● DESCRIPTION OF THE TASK: Can you continue the USO show article from where it stops?

● PASSAGE SHOWN:
»»

Highlights from DC’s ‘Backstage at the USO’ Show

By Katie Lange

Being stationed in the Washington, D.C., area has its perks, especially when the USO comes to town.

Actor Wilmer Valderrama hosts Backstage at the USO in Washington, D.C. DOD photo by Katie Lange

The USO took over The Wharf along D.C.’s waterfront Nov. 14, 2019, to host a show while hundreds of people passing by filled care packages with candy, toiletries and other goods to ship to troops serving overseas. A band entertained the crowd, UFC superstar Julianna Pena mingled, and various contests kept the public’s attention focused on the event and not the unseasonably cold temperatures.

After that, about 1,000 service members and their families filtered into the music venue The Anthem for the Backstage at the USO show, featuring entertainment from actor and longtime USO showman Wilmer Valderama, comedienne Paula Poundstone and country music star Brantley Gilbert.

««

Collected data
»»

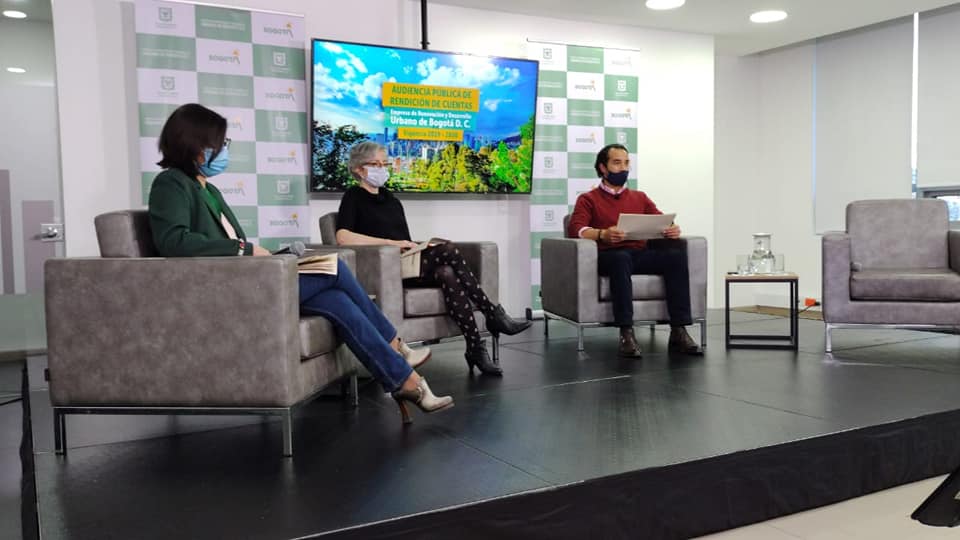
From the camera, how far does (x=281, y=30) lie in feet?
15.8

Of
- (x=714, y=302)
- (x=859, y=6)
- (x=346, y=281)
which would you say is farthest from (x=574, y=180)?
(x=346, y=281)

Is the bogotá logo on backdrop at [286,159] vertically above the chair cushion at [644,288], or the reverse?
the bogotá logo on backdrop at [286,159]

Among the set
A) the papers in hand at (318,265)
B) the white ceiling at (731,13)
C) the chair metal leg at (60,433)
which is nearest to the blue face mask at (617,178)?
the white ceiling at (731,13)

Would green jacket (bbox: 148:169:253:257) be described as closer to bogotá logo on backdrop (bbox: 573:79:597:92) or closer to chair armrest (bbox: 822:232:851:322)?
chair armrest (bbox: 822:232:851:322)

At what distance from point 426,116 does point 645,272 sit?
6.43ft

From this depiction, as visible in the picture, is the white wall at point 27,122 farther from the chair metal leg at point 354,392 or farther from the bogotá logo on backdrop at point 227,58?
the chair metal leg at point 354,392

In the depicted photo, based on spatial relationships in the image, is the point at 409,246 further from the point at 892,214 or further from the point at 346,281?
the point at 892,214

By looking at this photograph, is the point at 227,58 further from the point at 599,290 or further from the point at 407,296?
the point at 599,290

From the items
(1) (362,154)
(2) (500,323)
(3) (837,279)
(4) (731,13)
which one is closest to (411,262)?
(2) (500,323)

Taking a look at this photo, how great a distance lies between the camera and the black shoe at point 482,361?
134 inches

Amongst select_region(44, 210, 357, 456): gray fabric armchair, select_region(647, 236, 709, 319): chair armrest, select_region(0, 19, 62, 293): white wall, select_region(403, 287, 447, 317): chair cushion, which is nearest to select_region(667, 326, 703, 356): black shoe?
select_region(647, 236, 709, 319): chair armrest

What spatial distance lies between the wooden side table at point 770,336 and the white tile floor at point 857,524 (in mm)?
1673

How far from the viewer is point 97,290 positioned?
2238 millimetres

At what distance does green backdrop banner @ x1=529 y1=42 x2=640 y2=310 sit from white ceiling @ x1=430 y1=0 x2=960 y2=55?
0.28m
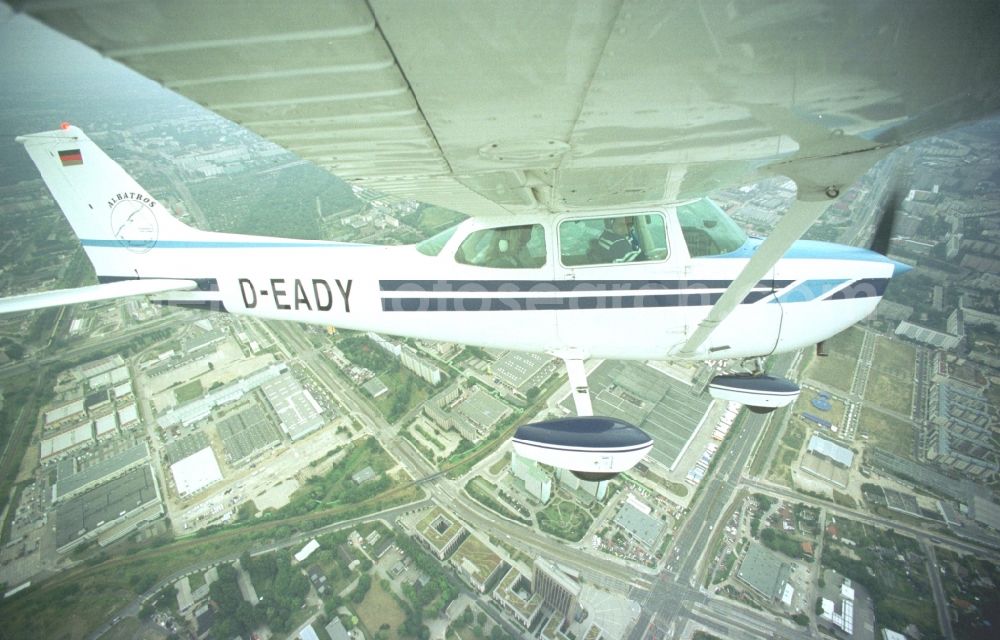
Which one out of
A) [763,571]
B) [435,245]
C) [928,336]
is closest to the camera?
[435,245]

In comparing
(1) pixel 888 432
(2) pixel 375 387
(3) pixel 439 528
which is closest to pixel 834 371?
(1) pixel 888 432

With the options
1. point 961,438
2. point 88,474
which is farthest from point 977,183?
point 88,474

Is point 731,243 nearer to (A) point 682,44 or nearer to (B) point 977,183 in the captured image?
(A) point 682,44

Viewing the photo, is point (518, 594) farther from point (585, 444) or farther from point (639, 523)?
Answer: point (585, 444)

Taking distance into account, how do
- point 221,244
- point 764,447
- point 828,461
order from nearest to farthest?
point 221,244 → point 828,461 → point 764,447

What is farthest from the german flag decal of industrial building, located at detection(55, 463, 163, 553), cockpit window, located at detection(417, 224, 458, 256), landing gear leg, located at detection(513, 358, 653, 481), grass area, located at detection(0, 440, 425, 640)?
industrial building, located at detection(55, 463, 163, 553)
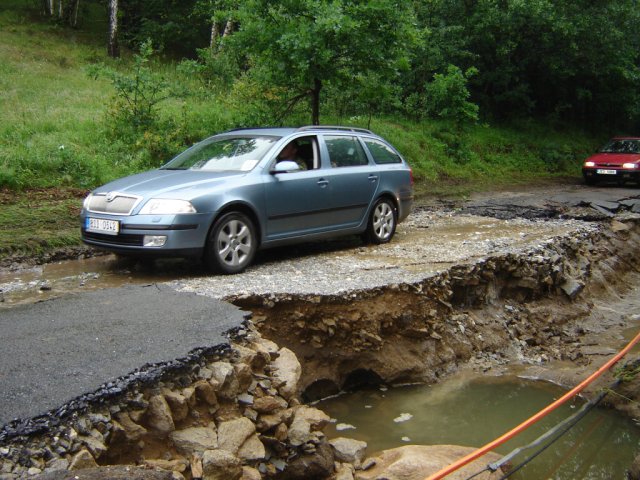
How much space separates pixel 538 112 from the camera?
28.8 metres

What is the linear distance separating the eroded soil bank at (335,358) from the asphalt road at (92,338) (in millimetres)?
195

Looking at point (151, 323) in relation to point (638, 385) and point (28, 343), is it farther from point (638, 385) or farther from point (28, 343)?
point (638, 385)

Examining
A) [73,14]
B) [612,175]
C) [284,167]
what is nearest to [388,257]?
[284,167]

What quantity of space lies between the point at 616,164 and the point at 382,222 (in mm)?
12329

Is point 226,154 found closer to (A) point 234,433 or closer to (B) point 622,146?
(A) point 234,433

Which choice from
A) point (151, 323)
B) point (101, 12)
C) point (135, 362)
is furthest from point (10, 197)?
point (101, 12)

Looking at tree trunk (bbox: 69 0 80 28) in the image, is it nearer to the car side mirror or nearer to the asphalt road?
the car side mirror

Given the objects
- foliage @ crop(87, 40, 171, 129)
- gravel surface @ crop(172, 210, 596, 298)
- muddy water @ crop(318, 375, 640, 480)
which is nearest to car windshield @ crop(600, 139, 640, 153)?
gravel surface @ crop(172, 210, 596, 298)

««

● ANSWER AREA:
Valderrama kicked off the night by shouting out all of the services one by one, with the most rousing response coming from the Marine Corps contingency. Valderrama also joked about shouting out the military’s soon-to-be sixth branch, the Space Force.

Actor Wilmer Valderrama kicks off the Backstage at the USO show. DOD photo by Katie Lange

Valderrama started entertaining troops nearly two decades ago after meeting some service members in an airport who told him they passed “That 70’s Show” DVDs around to get through deployment (Valderrama played the loveable character Fez). He joined a USO tour the next week and has been doing it ever since.

“It’s honestly the proudest work I’ve ever done. To be able to thank you for the fact that my family can wake up to the American dream is literally the least contribution that we as entertainers can do,” he said.  

During Thursday’s show, Valderrama introduced Army Command Sgt. Maj. Christopher Kepner, the senior enlisted advisor to the National Guard Bureau chief; Gen. James C. McConville, chief of staff of the Army; and Marine Corps Commandant Gen. David H. Berger also took the stage to greet service men and women.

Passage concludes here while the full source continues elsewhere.